(RECORDS TO PROCESS)
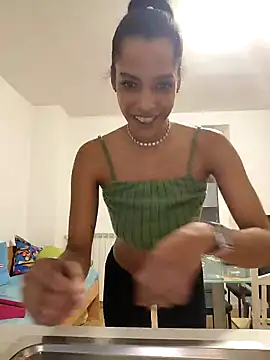 chanell95 online show from November 15, 11:40 am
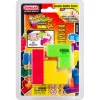 Sale Duncan Toys Magnetic Block Puzzle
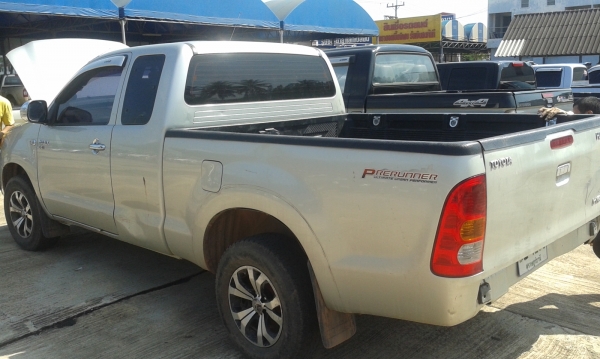 ขาย ISUZU, 2.5 SLX SPACECAB โฉม TFR ปี94สวยเดิมเครื่องเสืยงเต็มรำ ขาย ISUZU, 2.5 SLX SPACECAB โฉม TFR ปี94สวยเดิมเครื่องเสืยงเต็มรำ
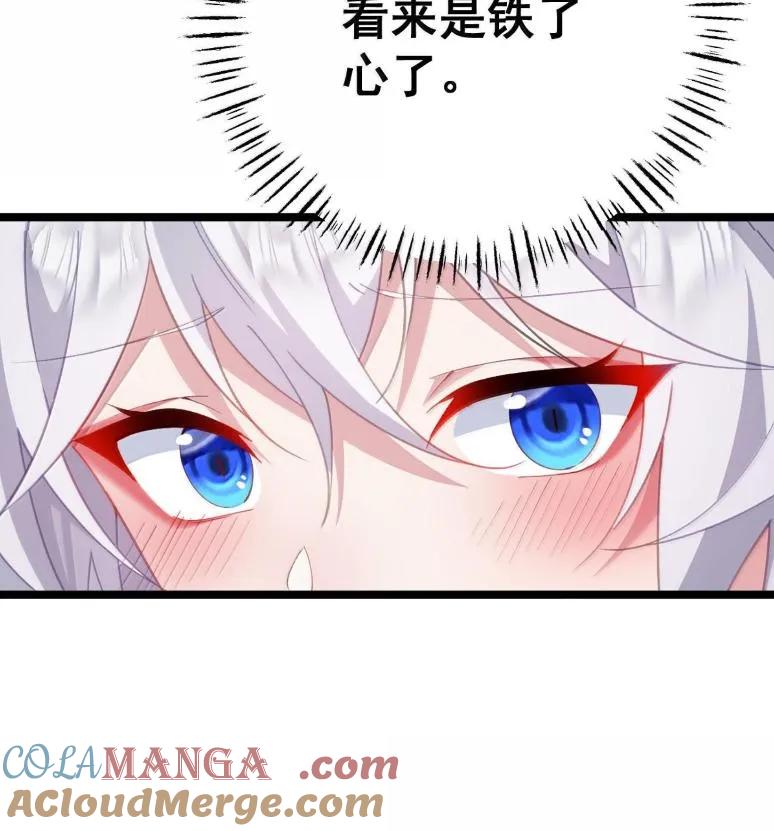 73.jpg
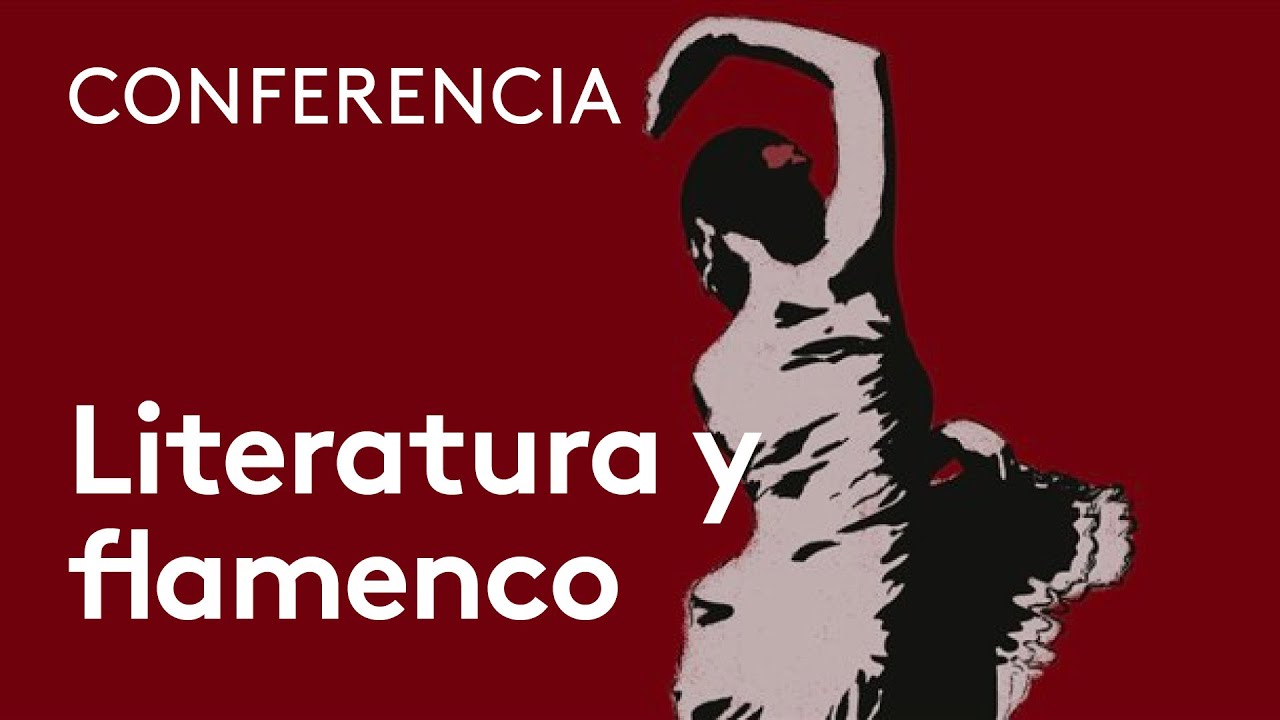 Literatura y flamenco | Félix Grande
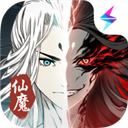 一念逍遥官方正版 v1.0.22083101安卓版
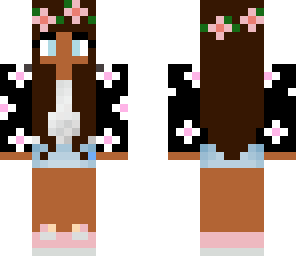 daisy dukes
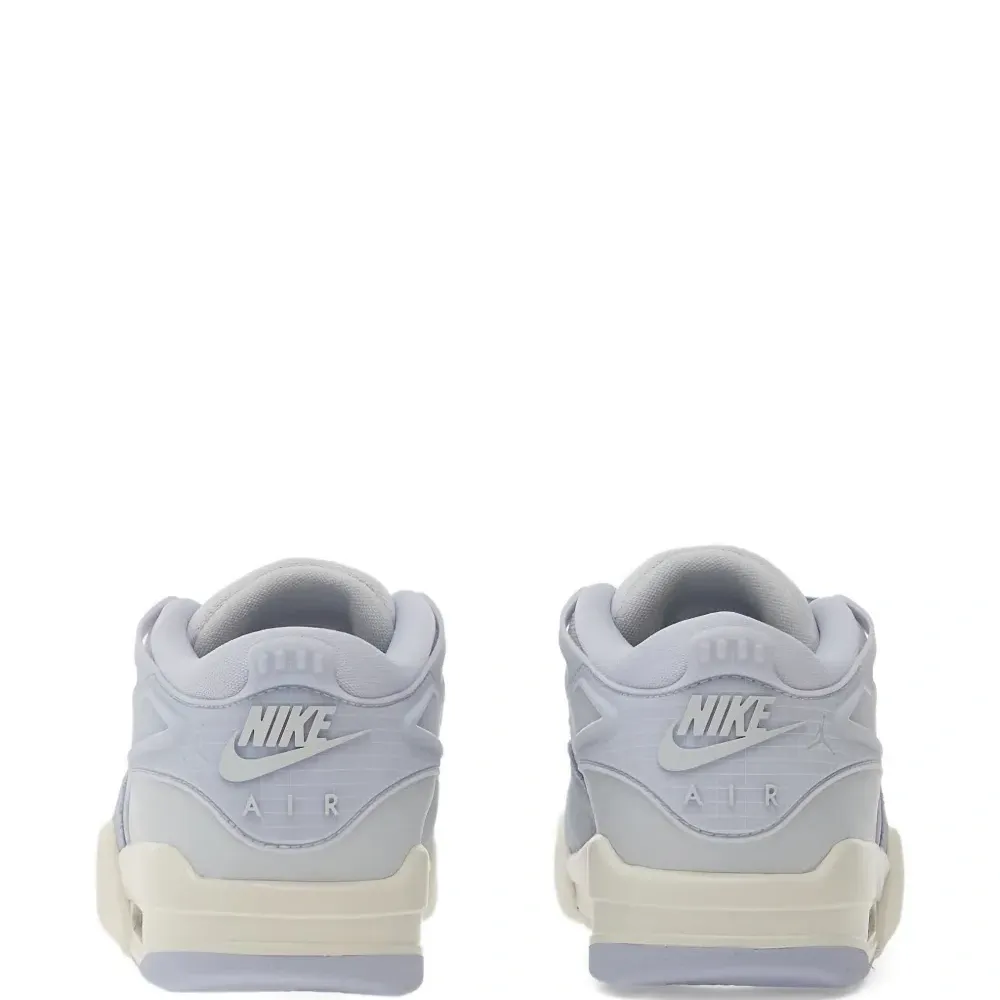 Кроссовки Air Jordan 4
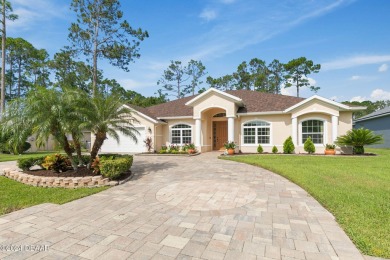 Welcome to your dream home in the exclusive golf neighborhood of on The Grand Club Cypress Course in Florida - for sale on GolfHomes.com, golf home, golf lot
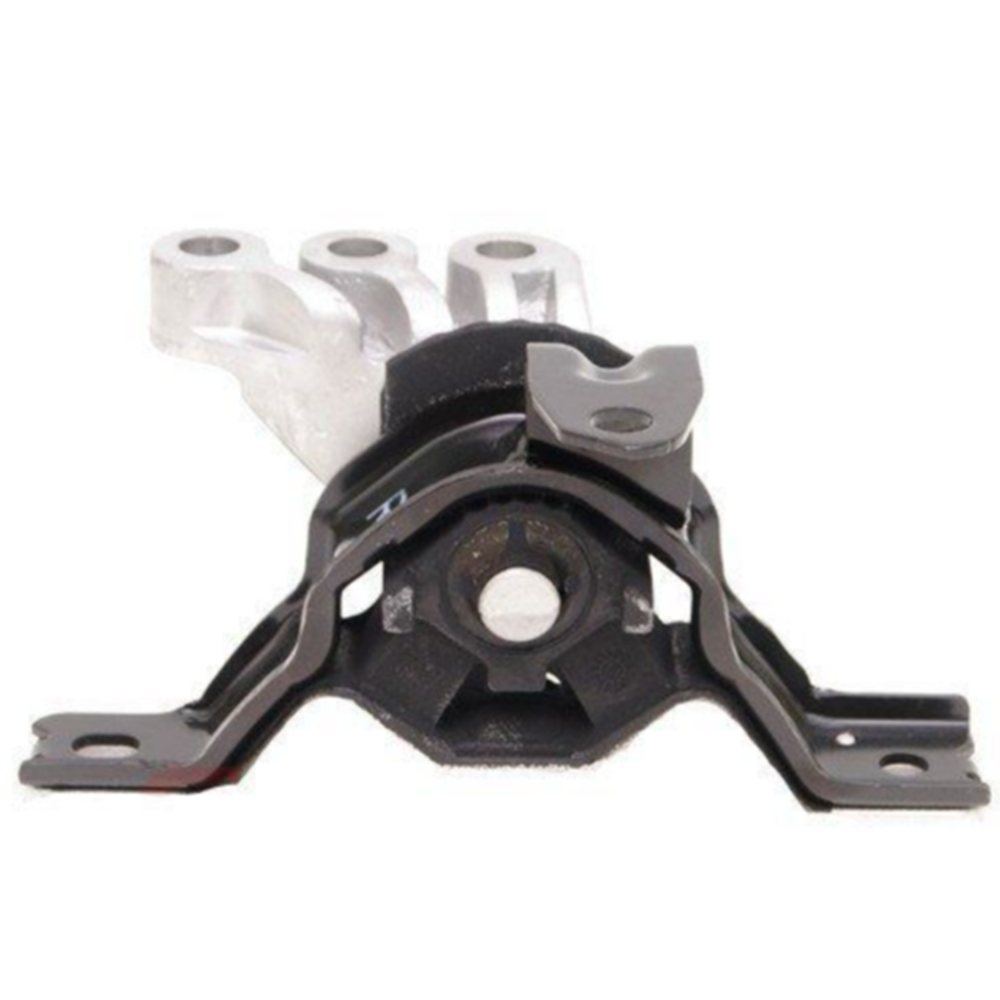Chevrolet Captiva Sağ Motor Kulağı Margo Marka 96626772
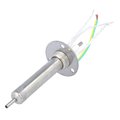 Rezistenta de incalzire, statie lipit, pentru SP-1010DR, SP-1010DR-IHI, SOLDER PEAK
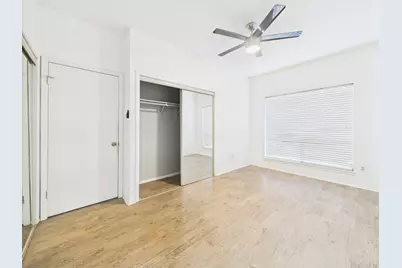 806 W 24th Street #114, Austin, TX 78705 - Photo 14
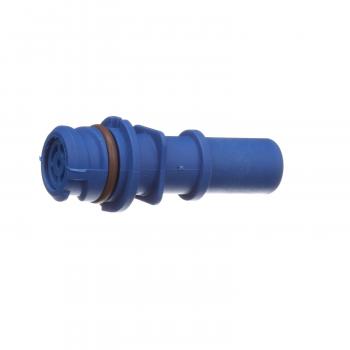 Standard Motor Products V415 PCV Valve product image 5 of 7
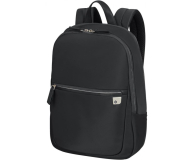 Samsonite Eco Wave 14.1" czarny - 737812 - zdjęcie 6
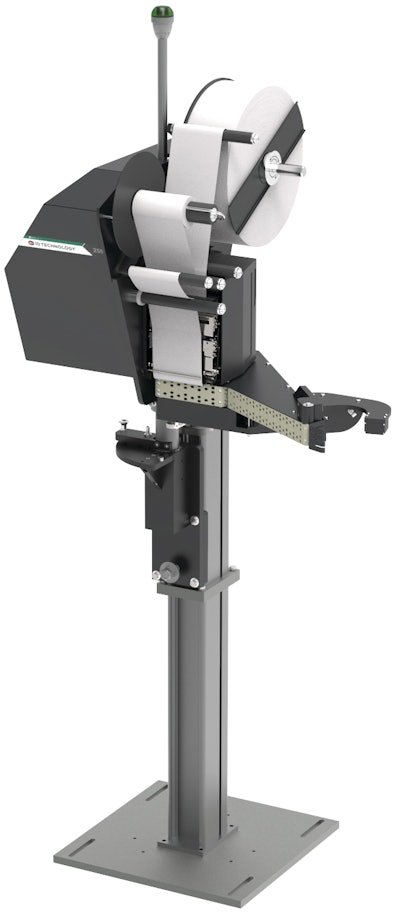 Image #30 in the article text.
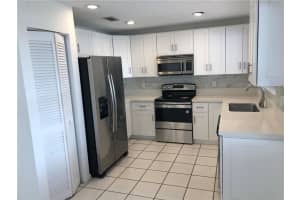 15629 SW 98th Terrace, Miami, FL 33196, Sold 03/30/20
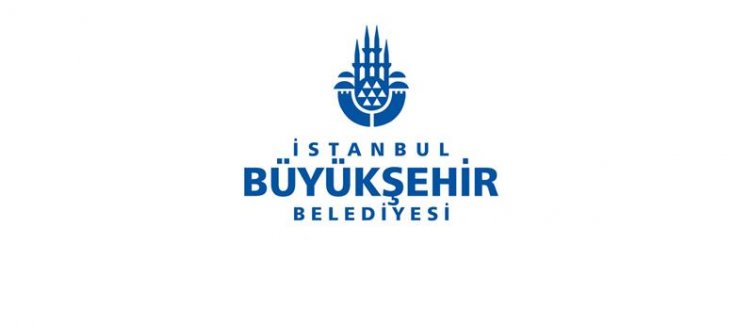 İBB: İstanbul'un her iki yakasında da koronavirüs ölümleri için mezarlıklar belirlendi, definlerde önlemler üst düzeyde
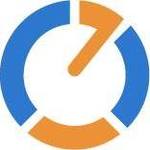 Seller's Suite logo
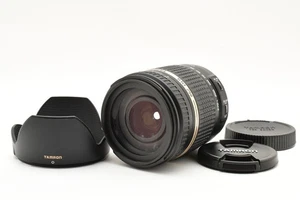Tamron AF 18-270mm f3.5-6.3 Di-II VC Macro Lens Canon EF From Japan - Picture 1 of 10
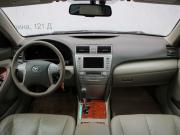 Toyota Camry VI (XV40) Рестайлинг Нижний Новгород  - изображение 28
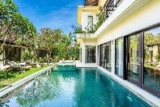 Villa Anedda Merta Sari ✦4BR ✦Private Pool – Bali – Indonesia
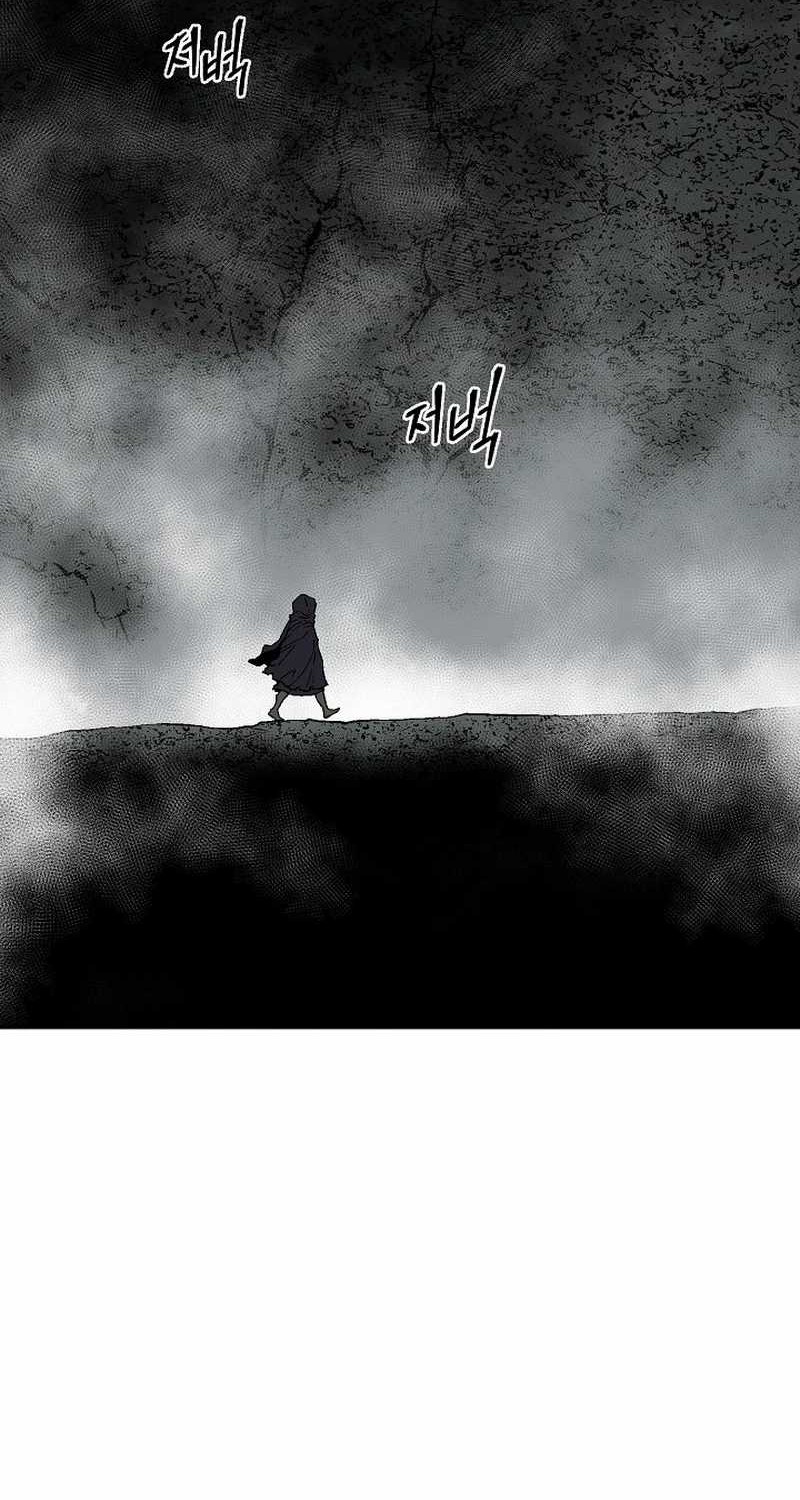 Chapter 114 - halaman 72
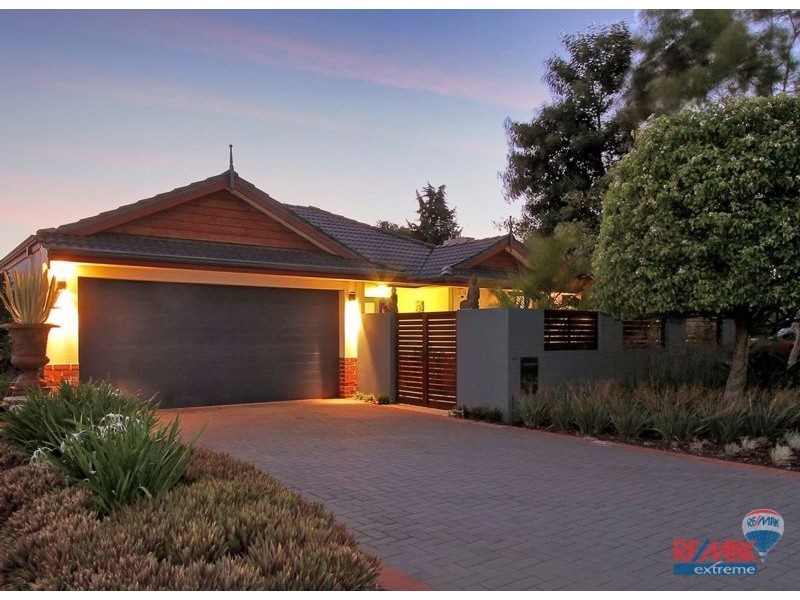 1/45 Harold Street, Dianella WA 6059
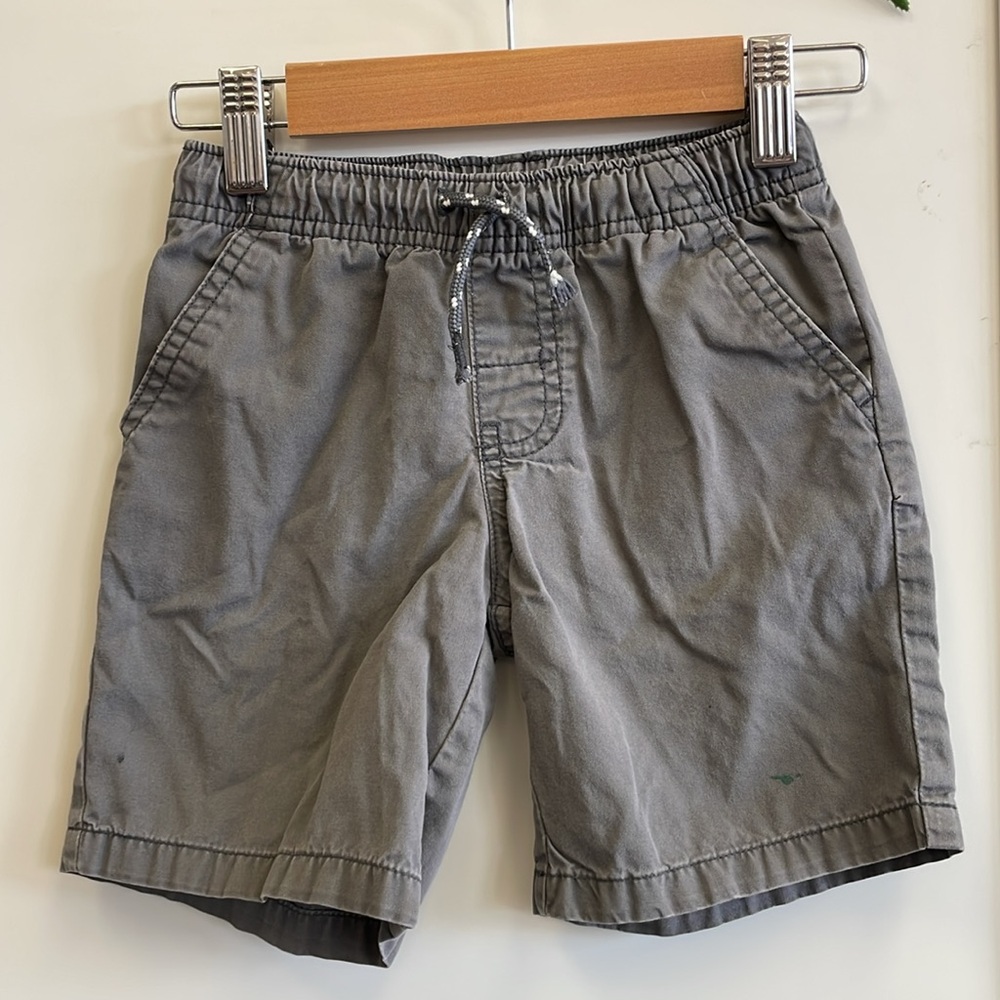 5T Boys Bundle - Picture 16 of 16
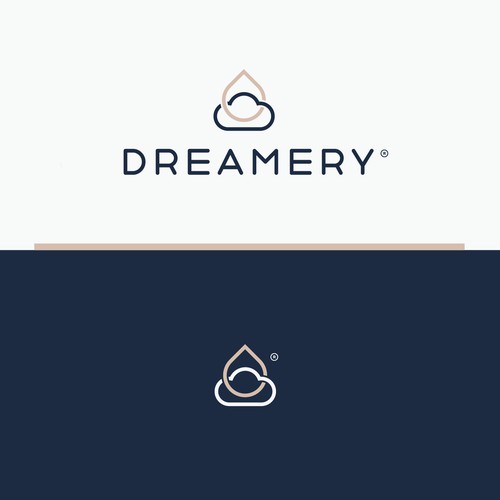 DREAMERY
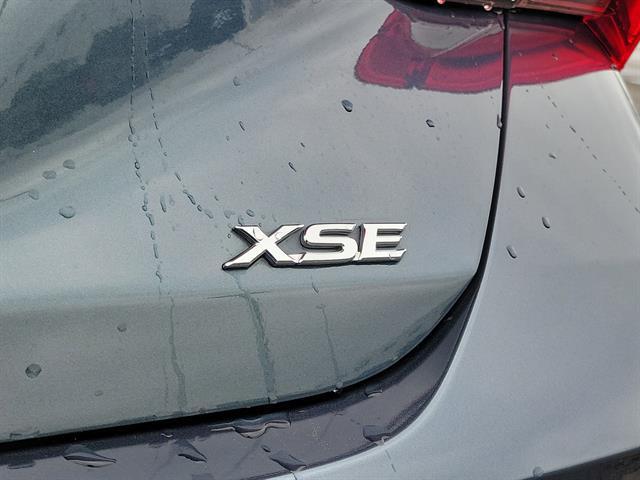 used 2020 Toyota Avalon car, priced at $28,497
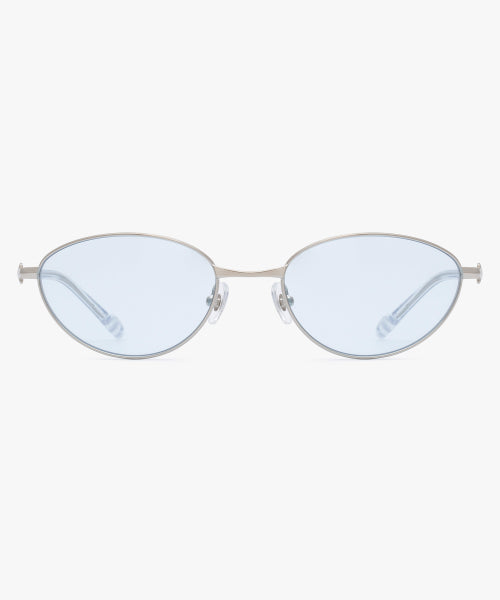 RC EPOCA SUNGLASSES - 7 COLORS BLUE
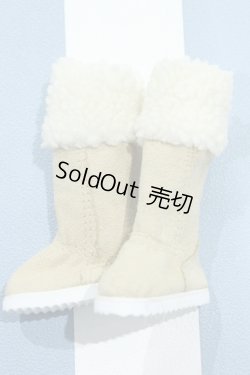 画像1: 【新宿マルイアネックス店 店頭販売商品】SDM＆MSD/OF:靴 2100150000011568-ZM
(End RECORDS TO PROCESS)
Using the records above, print exactly the lines between the ones containing "Welcome to your" and "Rezistenta de incalzire, statie", inclusive, and nothing else; no pictures.

 Welcome to your dream home in the exclusive golf neighborhood of on The Grand Club Cypress Course in Florida - for sale on GolfHomes.com, golf home, golf lot
Chevrolet Captiva Sağ Motor Kulağı Margo Marka 96626772
 Rezistenta de incalzire, statie lipit, pentru SP-1010DR, SP-1010DR-IHI, SOLDER PEAK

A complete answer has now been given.